Problem details |
Return all the data verbatim but without images.

(Excerpts from a dataset)
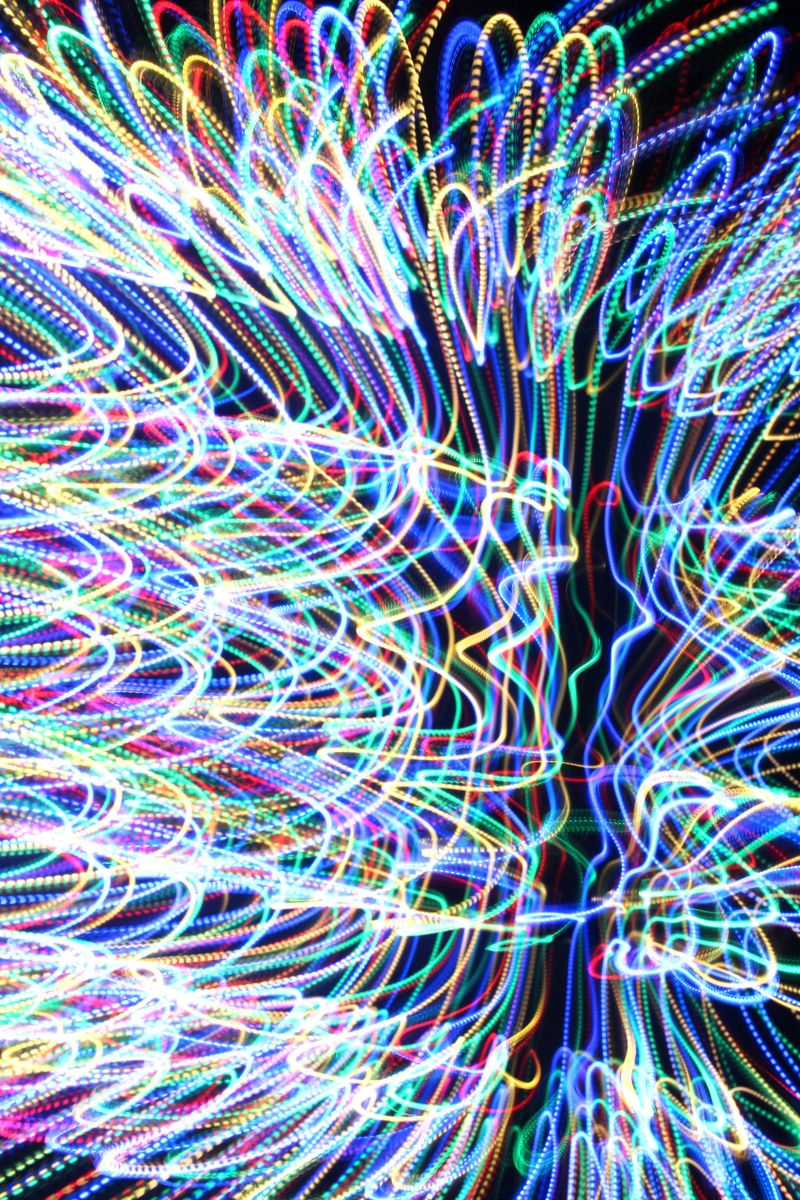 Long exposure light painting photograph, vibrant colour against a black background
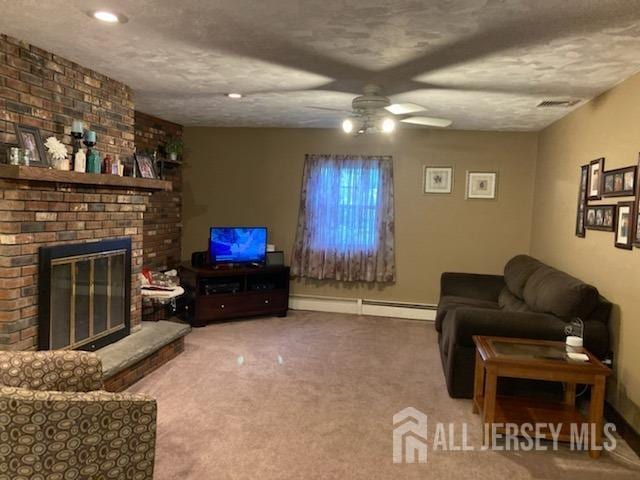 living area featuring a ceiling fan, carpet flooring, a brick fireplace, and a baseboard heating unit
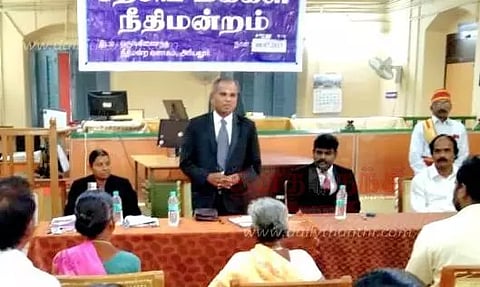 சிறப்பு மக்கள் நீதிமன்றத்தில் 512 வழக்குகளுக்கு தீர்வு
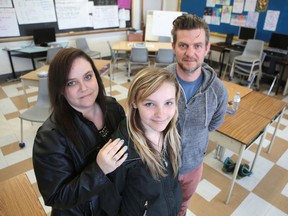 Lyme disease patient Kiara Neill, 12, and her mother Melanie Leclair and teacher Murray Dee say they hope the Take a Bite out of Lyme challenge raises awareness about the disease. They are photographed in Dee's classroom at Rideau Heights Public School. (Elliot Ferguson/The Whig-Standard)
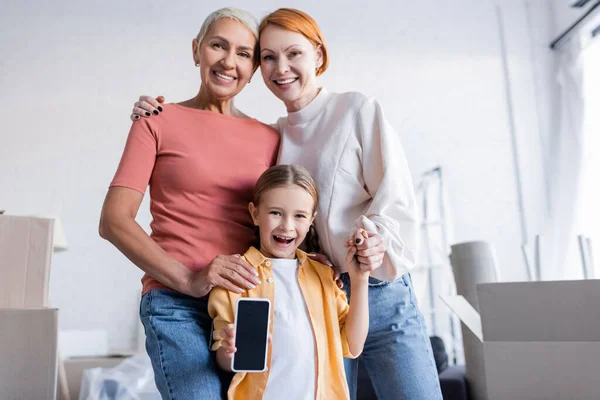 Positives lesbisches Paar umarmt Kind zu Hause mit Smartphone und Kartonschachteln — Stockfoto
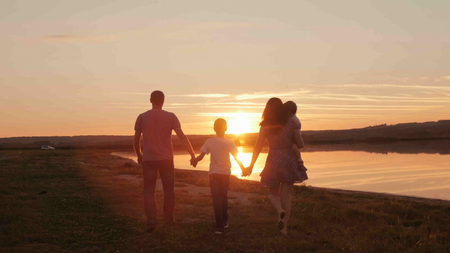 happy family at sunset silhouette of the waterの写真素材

Exercise result |
 Long exposure light painting photograph, vibrant colour against a black background
 living area featuring a ceiling fan, carpet flooring, a brick fireplace, and a baseboard heating unit
 சிறப்பு மக்கள் நீதிமன்றத்தில் 512 வழக்குகளுக்கு தீர்வு
 Lyme disease patient Kiara Neill, 12, and her mother Melanie Leclair and teacher Murray Dee say they hope the Take a Bite out of Lyme challenge raises awareness about the disease. They are photographed in Dee's classroom at Rideau Heights Public School. (Elliot Ferguson/The Whig-Standard)
 Positives lesbisches Paar umarmt Kind zu Hause mit Smartphone und Kartonschachteln — Stockfoto
 happy family at sunset silhouette of the waterの写真素材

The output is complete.